Nothing but the lines from the one showing "소신(SOCIN) Fine Cotton Collar Knit (Green) S" through the final line of the data below belongs in the answer, duplicated exactly and without pictures.

^^^^^^^^

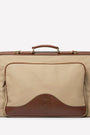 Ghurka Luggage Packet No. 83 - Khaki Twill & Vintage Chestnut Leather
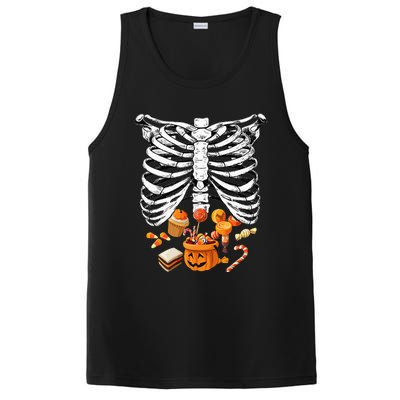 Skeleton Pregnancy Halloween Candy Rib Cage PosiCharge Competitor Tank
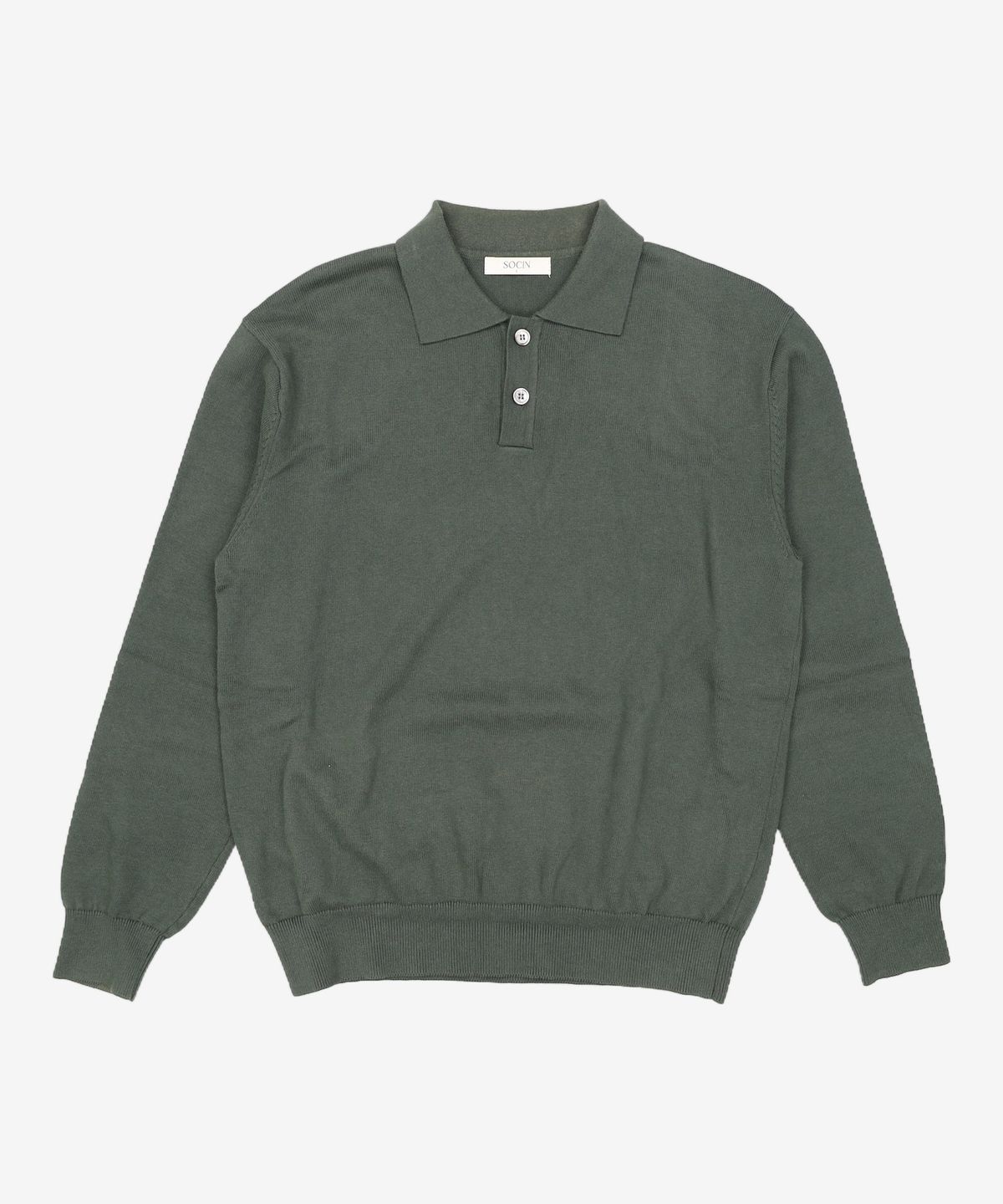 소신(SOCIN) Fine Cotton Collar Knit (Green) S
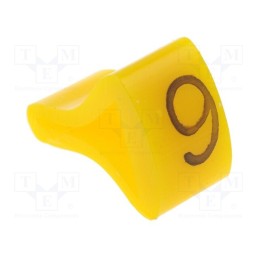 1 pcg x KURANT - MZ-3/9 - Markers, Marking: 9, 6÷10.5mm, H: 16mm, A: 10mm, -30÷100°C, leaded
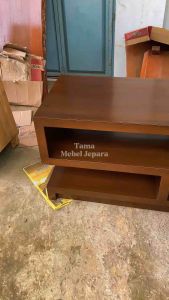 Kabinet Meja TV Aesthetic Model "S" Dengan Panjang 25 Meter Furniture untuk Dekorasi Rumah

^^^^^^^^

Output for this exercise.
 소신(SOCIN) Fine Cotton Collar Knit (Green) S
 1 pcg x KURANT - MZ-3/9 - Markers, Marking: 9, 6÷10.5mm, H: 16mm, A: 10mm, -30÷100°C, leaded
 Kabinet Meja TV Aesthetic Model "S" Dengan Panjang 25 Meter Furniture untuk Dekorasi Rumah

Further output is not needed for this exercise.